書類選考が通り、いよいよ面接。面接官はどのようなポイントを見ているのでしょうか?
この記事では、障害のある方の「働きたい」という想いをサポートする就労移行支援事業所ルーツの支援員が、面接の基本的なマナーからよく聞かれる質問と面接官が見ているポイントをご紹介いたします。
「働きたい」と思った企業で働くことが叶うよう、面接の対策を進めていきましょう。
【佐藤奈摘】
就労移行ITスクール川崎の支援員として働いています。支援員の立場だからこそわかることを客観的に紹介していきます。
目次
面接のマナー
時間管理
面接会場には10分前に到着するようにしましょう。面接会場に遅刻してしまうと「就労後も大事な場面で遅刻する可能性があるのではないか」と良くない印象を与えてしまいます。一方、早すぎても急かしているようで良くありません。
10分から5分前に受付し、「こんにちは。本日〇時からの面接で参りました、〇〇と申します。(採用担当の〇〇様にお取次ぎいただけますでしょうか)」と伝えましょう。すれ違う社員に挨拶をし、面接官を待ちます。
言葉遣い
面接では普段通りの自分をアピールしたいと思いますが、友達感覚で話さないよう、言葉遣いには注意してください。就労後もビジネスマナーとして敬語は必要ですので、最低限の敬語は面接前に身につけておきましょう。
下記の表に、面接で良く使用し、かつ間違えやすい敬語の例を挙げましたので、参考にしてみてください。
誤 | 了解しました。 |
正 | かしこまりました。 |
誤 | ございますか。 |
正 | いらっしゃいますか。 |
誤 | うかがっていますか。 |
正 | お聞きになりましたか。 |
身だしなみ
服装について特別何か指定されなければ、スーツを着用しましょう。シャツやスーツに、シワやシミなどがついてないか、香水などの匂いは強くないか、表情が見えない髪型になっていないかをチェックします。
身だしなみを整えることは、就労後にも求められるビジネススキルです。面接官に清潔感のある印象を与えるようにしましょう。
面接官は以上の3ポイントをチェックすることで「社風に合うか」「ビジネスマナーはあるか」、つまり「あなたと一緒に働きたいかどうか」を見ています。基本的なことですが、コミュニケーションの取り方や身だしなみには気を配りましょう。
障害者採用面接でよく聞かれる質問例
自己PR
「自己PRをお願いします」

■ 設問:
**A.** 面接マナーの文章について、次の問いに答えよ。
(i) 面接会場には何分前に到着するよう勧められているか。
(ii) 服装について特に指定がない場合、何を着用するよう勧められているか。
(iii) 「了解しました。」の正しい言い方として表に挙げられている表現は何か。
**B.** 面接マナーの文章を2文で要約せよ。

■ 収集データ:
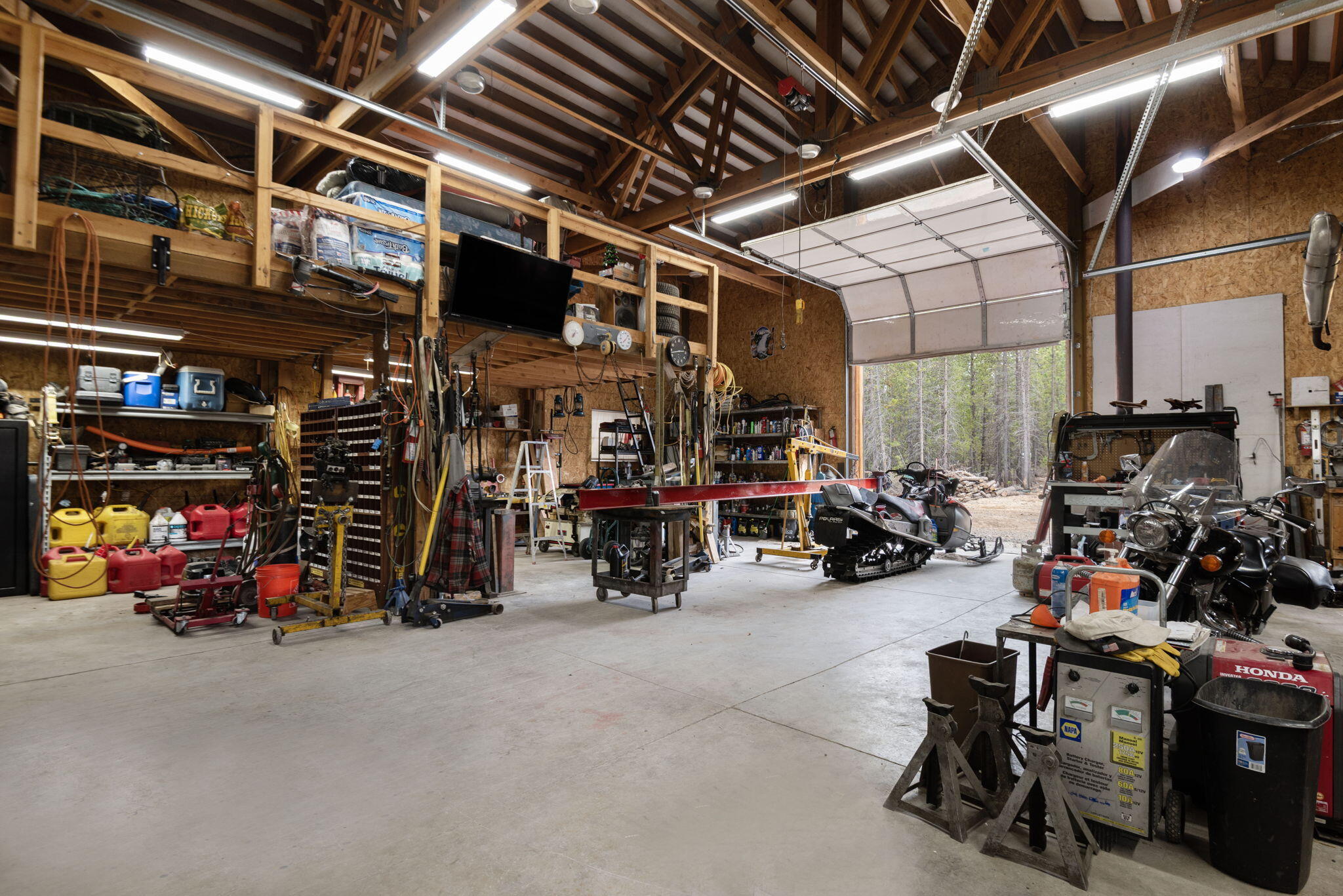 Two Rivers North - Residential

■ 番号別解答:
**A.**
(i) 10分前
(ii) スーツ
(iii) かしこまりました。

**B.** 面接のマナーとして時間管理、言葉遣い、身だしなみが挙げられ、会場には10分前に到着し、最低限の敬語を面接前に身につけ、服装の指定がなければスーツを着用するよう勧められている。面接官はこれらの点を通して、社風に合うか、ビジネスマナーはあるか、つまり一緒に働きたいかどうかを見ている。